AIM OF THE EXERCISE: Give the lines from the one containing "What physical distance" up to and including the last line of the records as a numbered list, skipping blank lines.

DATASET ROWS:
......

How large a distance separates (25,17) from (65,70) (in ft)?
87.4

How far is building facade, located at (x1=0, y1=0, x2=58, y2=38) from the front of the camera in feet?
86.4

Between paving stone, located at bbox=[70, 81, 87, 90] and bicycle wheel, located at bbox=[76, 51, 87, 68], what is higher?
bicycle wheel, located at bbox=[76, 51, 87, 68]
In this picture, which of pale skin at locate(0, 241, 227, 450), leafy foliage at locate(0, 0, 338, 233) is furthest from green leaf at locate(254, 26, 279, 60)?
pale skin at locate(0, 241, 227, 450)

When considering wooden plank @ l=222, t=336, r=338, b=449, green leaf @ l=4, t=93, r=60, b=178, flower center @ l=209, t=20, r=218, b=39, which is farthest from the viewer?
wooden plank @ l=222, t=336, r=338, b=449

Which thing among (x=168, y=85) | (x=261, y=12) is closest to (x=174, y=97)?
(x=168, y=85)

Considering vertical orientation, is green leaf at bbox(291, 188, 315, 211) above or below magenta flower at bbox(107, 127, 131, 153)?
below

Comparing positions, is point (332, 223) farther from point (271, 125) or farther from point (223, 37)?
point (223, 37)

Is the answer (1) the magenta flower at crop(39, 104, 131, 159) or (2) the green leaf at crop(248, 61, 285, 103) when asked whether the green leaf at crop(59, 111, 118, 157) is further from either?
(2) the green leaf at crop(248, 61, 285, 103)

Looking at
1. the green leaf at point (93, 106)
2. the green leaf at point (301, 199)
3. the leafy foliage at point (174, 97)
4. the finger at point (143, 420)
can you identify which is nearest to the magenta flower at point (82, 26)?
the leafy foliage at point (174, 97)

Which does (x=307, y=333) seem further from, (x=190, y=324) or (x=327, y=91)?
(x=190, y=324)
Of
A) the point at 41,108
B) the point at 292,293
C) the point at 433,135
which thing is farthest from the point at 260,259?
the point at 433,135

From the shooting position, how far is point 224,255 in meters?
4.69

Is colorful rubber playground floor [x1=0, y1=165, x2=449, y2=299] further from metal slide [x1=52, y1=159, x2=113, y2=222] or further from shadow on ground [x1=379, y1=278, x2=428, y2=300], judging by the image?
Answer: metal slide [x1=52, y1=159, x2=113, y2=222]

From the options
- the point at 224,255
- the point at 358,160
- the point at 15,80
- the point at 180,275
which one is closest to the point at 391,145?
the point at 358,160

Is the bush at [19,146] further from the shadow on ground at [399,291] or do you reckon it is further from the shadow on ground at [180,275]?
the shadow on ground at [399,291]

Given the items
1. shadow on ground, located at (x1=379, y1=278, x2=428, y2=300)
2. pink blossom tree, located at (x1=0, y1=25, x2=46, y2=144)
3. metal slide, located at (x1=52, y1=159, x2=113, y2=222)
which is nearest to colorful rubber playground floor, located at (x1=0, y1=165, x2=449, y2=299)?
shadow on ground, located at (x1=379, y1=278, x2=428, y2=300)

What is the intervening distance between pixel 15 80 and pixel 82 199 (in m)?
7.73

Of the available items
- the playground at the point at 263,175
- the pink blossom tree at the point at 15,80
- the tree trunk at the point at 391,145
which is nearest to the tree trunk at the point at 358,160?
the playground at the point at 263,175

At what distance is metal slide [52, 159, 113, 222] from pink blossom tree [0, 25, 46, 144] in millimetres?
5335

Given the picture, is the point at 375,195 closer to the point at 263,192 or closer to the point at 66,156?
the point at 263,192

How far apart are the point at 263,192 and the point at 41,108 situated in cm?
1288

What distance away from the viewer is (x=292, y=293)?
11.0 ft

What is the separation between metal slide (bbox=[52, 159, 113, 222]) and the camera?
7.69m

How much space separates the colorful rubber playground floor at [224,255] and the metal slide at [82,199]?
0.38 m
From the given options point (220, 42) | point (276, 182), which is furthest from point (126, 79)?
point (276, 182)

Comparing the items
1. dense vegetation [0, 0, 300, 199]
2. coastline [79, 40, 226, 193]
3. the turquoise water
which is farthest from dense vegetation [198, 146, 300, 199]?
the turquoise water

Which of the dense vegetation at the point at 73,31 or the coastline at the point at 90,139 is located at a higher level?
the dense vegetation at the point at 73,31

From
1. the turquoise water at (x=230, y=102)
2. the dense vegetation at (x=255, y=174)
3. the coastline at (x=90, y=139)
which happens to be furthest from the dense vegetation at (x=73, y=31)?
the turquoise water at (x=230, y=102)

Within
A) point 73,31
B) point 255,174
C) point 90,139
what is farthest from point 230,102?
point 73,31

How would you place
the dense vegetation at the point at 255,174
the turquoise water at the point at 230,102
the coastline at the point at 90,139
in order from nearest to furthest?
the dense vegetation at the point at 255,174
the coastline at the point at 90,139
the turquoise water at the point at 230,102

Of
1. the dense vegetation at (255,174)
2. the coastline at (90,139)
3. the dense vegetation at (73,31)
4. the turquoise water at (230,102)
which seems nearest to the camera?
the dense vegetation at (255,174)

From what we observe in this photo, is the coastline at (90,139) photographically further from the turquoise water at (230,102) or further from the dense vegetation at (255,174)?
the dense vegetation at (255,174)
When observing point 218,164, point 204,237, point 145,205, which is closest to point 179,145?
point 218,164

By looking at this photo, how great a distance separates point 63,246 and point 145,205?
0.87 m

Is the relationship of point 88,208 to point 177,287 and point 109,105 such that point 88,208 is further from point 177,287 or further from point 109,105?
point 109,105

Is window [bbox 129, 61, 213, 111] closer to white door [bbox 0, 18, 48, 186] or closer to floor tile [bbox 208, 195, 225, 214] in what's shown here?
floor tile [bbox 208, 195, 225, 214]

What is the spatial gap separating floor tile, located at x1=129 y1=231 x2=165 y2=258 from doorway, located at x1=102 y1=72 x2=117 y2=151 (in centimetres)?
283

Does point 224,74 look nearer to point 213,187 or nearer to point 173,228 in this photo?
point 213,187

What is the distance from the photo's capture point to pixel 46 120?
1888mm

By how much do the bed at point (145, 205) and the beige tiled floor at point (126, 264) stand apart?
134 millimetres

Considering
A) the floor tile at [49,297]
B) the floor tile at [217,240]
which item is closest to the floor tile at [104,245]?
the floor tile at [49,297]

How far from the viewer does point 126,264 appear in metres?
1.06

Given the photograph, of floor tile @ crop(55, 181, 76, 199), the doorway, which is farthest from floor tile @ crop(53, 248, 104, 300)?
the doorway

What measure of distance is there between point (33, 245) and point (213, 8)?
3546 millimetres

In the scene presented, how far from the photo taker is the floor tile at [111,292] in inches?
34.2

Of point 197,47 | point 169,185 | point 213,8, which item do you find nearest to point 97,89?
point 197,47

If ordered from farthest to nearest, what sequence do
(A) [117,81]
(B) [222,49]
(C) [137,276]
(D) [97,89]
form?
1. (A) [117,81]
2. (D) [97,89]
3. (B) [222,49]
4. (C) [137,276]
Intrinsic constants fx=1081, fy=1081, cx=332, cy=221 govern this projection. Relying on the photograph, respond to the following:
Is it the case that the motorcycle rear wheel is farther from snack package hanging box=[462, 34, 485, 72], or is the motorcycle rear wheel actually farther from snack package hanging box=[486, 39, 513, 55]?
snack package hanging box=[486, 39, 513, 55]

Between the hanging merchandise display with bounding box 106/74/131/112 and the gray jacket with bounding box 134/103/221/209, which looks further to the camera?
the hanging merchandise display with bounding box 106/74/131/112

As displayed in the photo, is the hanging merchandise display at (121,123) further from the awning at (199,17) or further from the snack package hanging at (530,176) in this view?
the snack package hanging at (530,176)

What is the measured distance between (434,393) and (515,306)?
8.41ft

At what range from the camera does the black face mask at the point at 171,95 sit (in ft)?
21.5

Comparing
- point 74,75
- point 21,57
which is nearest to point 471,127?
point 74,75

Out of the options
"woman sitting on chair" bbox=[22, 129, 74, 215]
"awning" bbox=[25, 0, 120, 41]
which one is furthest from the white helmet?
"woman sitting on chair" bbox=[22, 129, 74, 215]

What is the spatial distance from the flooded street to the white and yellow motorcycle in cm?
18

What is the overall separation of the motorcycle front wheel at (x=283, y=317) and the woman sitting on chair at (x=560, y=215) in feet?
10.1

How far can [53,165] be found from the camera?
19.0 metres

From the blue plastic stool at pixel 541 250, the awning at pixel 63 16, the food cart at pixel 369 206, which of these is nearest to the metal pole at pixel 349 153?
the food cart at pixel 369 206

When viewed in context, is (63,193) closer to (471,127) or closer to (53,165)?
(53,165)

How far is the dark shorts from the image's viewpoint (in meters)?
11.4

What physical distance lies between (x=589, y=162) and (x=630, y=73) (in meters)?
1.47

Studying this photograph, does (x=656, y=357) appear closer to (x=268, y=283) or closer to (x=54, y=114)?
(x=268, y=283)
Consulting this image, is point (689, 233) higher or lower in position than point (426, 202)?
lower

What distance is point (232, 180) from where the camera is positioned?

......

RESULT OF THIS EXERCISE:
1. What physical distance lies between (x=589, y=162) and (x=630, y=73) (in meters)?
2. 1.47
3. Studying this photograph, does (x=656, y=357) appear closer to (x=268, y=283) or closer to (x=54, y=114)?
4. (x=268, y=283)
5. Consulting this image, is point (689, 233) higher or lower in position than point (426, 202)?
6. lower
7. What distance is point (232, 180) from where the camera is positioned?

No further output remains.